SUPPLIED TEXT:
Covid 19

Discussion in 'Discussion Group' started by Wayne Stollings, Mar 19, 2021.

  1. Wayne Stollings

    Wayne Stollings Well-Known Member

    Only a politically based source would push such a questionable economic study that no other researcher has cited in reference according to Google Scholar. In fact the other publications by these authors are often uncited or are cited once or twice, which indicates a lack of confidence in their work by other researchers.

    The fact this study excluded any data containing what it considered possible voluntary actions from mandated actions based solely upon their own estimates is a questionable approach at best given that lockdowns as defined by the study are intended to affect public awareness and change actions.

    The second problem is that it is extremely difficult to differentiate between the effect of public awareness and the effect of lockdowns. If people and politicians react to the same information, for example deaths in geographical neighboring countries (many EU-countries reacted to deaths in Italy) or in another part of the same country, the effect of lockdowns cannot easily be separated from the effect of voluntary social distancing or, use of hand sanitizers. Hence, we find it problematic to use national lockdowns and differences in the progress of the pandemic in different regions to say anything about the effect of early lockdowns on the pandemic, as the estimated effect might just as well come from voluntary behavior changes, when people in Southern Italy react to the situation in Northern Italy.

    We have seen no studies which we believe credibly separate the effect of early lockdown from the effect of early voluntary behavior changes. Instead, the estimates in these studies capture the effects of lockdowns and voluntary behavior changes. As Herby (2021) illustrates, voluntary behavior changes are essential to a society’s response to an pandemic and can account for up to 90% of societies’ total response to the pandemic.

    Including these studies will greatly overestimate the effect of lockdowns, and, hence, we chose not to include studies focusing on timing of lockdowns in our review.
     
  2. Wayne Stollings

    Wayne Stollings Well-Known Member

    U.S. approaches 1M COVID deaths on 2nd anniversary of pandemic
    [​IMG]
    DYLAN STABLEFORD
    March 10, 2022, 1:16 PM

    This Friday will mark the second anniversary of March 11, 2020 — the day many Americans recognize as the start of the coronavirus pandemic.

EXTRACTED DATA:
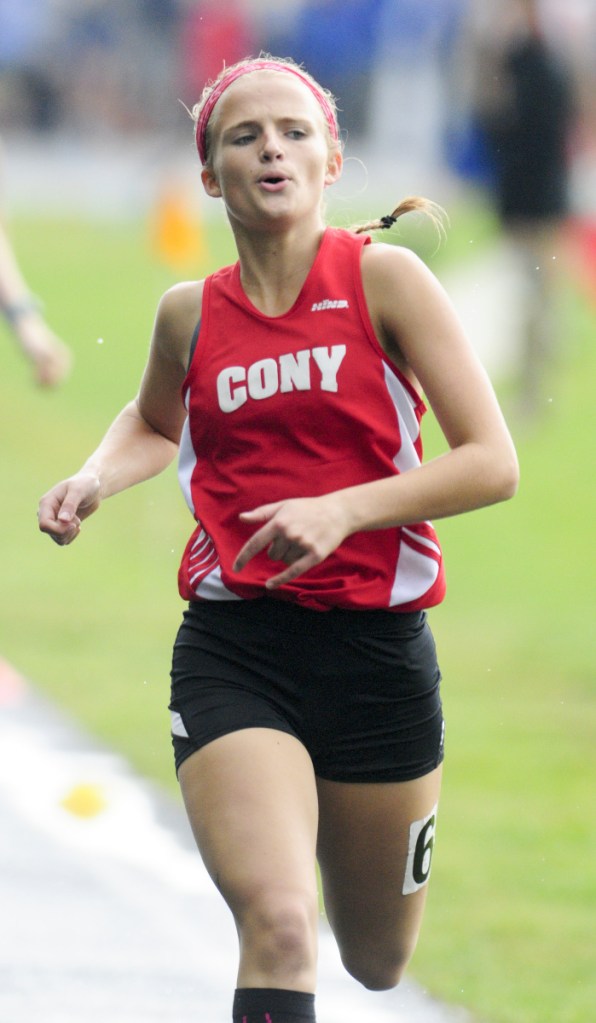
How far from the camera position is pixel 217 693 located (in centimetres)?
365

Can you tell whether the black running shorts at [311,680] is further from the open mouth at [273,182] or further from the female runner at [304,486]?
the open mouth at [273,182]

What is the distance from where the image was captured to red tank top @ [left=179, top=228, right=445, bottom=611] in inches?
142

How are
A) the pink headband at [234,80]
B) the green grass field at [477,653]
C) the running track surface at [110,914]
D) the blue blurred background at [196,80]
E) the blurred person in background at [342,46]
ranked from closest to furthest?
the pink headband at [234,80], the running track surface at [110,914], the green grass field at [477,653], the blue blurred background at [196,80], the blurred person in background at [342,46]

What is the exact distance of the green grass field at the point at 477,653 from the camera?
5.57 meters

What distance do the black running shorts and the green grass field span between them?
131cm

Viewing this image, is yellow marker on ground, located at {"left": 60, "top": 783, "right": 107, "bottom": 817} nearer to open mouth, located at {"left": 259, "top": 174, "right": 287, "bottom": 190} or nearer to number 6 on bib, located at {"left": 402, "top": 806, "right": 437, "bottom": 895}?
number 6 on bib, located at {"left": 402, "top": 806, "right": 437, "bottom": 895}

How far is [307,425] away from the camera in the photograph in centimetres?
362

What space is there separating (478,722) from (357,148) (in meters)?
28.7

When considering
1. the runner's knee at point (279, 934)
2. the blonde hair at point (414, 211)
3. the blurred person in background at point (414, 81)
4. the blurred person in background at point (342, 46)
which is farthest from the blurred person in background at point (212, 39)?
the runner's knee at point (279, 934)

...

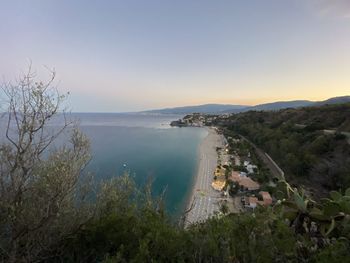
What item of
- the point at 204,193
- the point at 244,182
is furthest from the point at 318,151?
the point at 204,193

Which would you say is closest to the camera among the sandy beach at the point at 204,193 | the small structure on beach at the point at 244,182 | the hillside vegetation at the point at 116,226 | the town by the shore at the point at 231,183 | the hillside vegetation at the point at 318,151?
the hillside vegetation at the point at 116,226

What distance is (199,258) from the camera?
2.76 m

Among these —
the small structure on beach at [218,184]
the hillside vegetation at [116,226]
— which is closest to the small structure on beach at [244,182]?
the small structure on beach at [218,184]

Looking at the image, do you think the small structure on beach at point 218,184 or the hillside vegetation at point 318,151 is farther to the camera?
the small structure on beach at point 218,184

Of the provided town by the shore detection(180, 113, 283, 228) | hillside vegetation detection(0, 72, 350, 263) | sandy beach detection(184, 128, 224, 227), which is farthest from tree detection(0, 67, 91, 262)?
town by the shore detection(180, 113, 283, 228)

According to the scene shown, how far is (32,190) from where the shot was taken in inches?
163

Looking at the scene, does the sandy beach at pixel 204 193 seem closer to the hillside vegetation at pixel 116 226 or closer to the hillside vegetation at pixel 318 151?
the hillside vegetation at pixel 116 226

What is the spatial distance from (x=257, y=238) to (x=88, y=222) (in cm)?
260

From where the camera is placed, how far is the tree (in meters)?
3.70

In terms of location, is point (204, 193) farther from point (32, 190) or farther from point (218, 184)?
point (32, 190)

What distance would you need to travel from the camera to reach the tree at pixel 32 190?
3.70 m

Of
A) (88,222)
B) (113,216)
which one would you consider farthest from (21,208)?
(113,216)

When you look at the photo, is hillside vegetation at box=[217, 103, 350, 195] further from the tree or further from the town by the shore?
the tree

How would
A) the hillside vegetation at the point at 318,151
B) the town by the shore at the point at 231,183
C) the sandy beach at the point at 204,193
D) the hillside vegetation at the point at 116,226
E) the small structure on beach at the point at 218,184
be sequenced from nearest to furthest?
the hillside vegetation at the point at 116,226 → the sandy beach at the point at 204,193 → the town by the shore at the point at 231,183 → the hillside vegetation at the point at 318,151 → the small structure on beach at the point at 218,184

...

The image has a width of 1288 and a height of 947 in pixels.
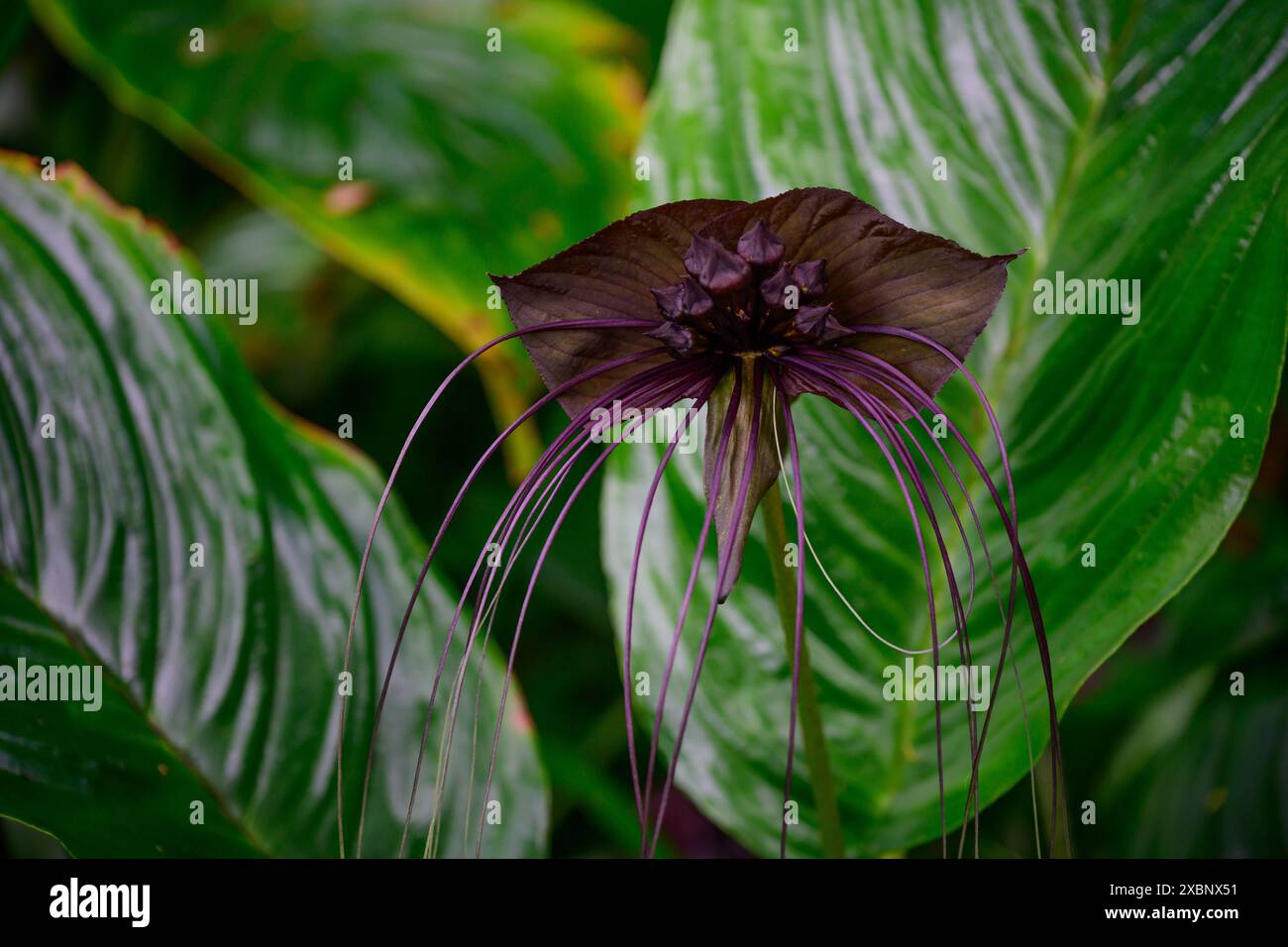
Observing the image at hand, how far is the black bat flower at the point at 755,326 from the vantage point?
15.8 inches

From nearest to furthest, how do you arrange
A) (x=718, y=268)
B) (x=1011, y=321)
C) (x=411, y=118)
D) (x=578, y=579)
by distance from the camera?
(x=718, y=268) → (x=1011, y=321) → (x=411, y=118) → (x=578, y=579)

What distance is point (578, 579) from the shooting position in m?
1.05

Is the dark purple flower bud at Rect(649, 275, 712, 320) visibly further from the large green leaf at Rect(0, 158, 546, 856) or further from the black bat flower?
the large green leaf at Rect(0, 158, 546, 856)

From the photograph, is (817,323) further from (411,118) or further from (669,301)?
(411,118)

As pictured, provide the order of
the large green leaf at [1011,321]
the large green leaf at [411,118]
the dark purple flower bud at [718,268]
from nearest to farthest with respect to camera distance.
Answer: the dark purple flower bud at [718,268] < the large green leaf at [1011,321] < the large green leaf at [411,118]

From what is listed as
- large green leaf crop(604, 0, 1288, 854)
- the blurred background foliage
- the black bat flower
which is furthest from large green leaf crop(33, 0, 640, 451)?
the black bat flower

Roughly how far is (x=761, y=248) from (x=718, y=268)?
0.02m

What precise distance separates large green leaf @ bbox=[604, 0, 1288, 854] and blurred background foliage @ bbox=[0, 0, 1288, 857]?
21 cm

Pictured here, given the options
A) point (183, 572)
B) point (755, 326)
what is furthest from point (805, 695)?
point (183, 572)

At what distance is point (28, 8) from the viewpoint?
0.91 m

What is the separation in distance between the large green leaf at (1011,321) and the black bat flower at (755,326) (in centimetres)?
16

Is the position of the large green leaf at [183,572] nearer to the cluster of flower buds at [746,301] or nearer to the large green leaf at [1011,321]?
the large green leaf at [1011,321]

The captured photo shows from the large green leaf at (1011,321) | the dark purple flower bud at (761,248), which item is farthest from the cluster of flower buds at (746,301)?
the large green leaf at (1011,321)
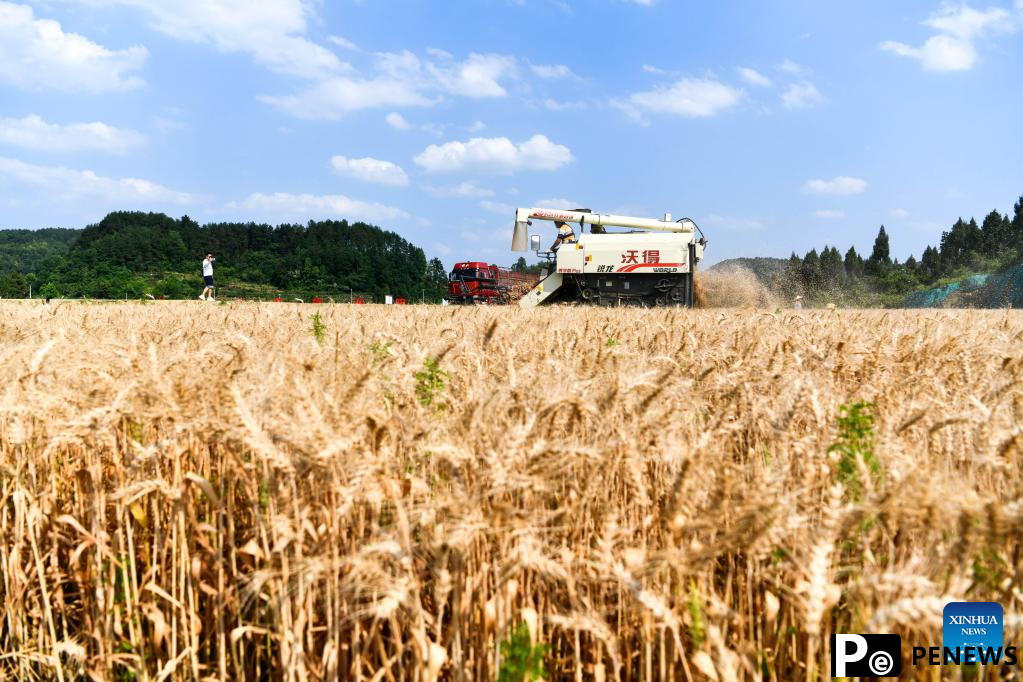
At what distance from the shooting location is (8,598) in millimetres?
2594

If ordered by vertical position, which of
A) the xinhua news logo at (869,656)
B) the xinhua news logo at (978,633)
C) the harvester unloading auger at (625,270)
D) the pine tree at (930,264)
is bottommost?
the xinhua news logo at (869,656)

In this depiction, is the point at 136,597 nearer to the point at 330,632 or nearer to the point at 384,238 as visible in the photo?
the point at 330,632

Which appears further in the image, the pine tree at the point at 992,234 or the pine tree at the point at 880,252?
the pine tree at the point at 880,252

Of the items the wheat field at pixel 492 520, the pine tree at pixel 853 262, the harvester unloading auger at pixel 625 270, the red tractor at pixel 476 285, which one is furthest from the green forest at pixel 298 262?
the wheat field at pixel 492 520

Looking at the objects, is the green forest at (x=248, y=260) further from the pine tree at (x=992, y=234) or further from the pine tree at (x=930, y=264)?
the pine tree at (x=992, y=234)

EXERCISES TO COMPLETE:
(a) In the Covid 19 discussion thread, up to what share of a society's total response to the pandemic can voluntary behavior changes account for?
(b) Reproduce the stretch of the Covid 19 discussion thread from "Only a politically" through "and change actions.", swapping "Google Scholar" for "Web of Science".
(c) Please write the next part of the Covid 19 discussion thread, picking up after its last sentence.

RESPONSE LIST:
(a) Up to 90%.

(b)
Only a politically based source would push such a questionable economic study that no other researcher has cited in reference according to Web of Science. In fact the other publications by these authors are often uncited or are cited once or twice, which indicates a lack of confidence in their work by other researchers.

    The fact this study excluded any data containing what it considered possible voluntary actions from mandated actions based solely upon their own estimates is a questionable approach at best given that lockdowns as defined by the study are intended to affect public awareness and change actions.

(c)
    In a few weeks, the nation will likely reach a grim milestone that once seemed unimaginable: 1 million COVID-19 deaths.

    According to Johns Hopkins University, more than 964,000 Americans have died of complications from COVID-19, and nearly 50,000 in the past 28 days.

    At that rate, the U.S. will surpass 1 million coronavirus deaths in about 20 days, or the end of March.

    The death toll is especially staggering when you consider what Americans thought it would be at the start of the pandemic. According to a Yahoo News/YouGov poll conducted at the time, 88 percent predicted that the U.S. death toll — then at 28 — would never top 10,000.

    In April 2020, President Donald Trump said the projected number of American deaths related to the coronavirus would be “substantially under” 100,000 people.

    “It looks like we’ll be at about a 60,000 mark,” Trump said on April 19, 2020. The U.S. passed 100,000 coronavirus deaths a month later.

    In February 2021, shortly after he took office, President Biden addressed the nation from the White House after the U.S. surpassed 500,000 COVID-19 deaths.
    “As we acknowledge the scale of this mass death in America, we remember each person and the life they lived,” Biden said. “They’re people we knew. They’re people we feel like we knew.”

    Around that time, nearly a quarter (23 percent) of Americans said that a close friend or family member had died of COVID-19.

    “We have to fight this together, as one people, as the United States of America,” Biden said. “That’s the only way we're going to beat this virus. … We can do this.”

    Last July, Biden delivered an Independence Day speech in which he all but declared victory over COVID-19.

    "We are emerging from the darkness of years; a year of pandemic and isolation; a year of pain, fear and heartbreaking loss," he said. "Today, we're closer than ever to declaring our independence from a deadly virus."
    But the emergence of the highly contagious Delta and Omicron variants, combined with the reluctance of a large swath of Americans to get vaccinated, set back that declaration indefinitely.

    The president has since acknowledged that clear victory over the coronavirus, at least from a federal government perspective, may never come.

    “Look, there is no federal solution,” Biden said on Dec. 27. “This gets solved at a state level.”

    During the past few months, many states have decided to lift mask requirements and other restrictions.

    In February, California became the first state to formally shift to an "endemic" approach to the coronavirus, with Gov. Gavin Newsom announcing a plan that emphasizes quick reaction to community outbreaks over mandates and shutdowns. "We will work to live with this virus," he said.

    Earlier this month, the Biden administration unveiled a similar plan to keep COVID-19 from causing mass disruption in the months and years to come.

    During his State of the Union address, Biden vowed to move the country beyond the emergency stage of the pandemic, while also refusing to give up the fight.

    “I know some are talking about living with COVID-19,” the president said. “But tonight, I say that we never will just accept living with COVID-19.”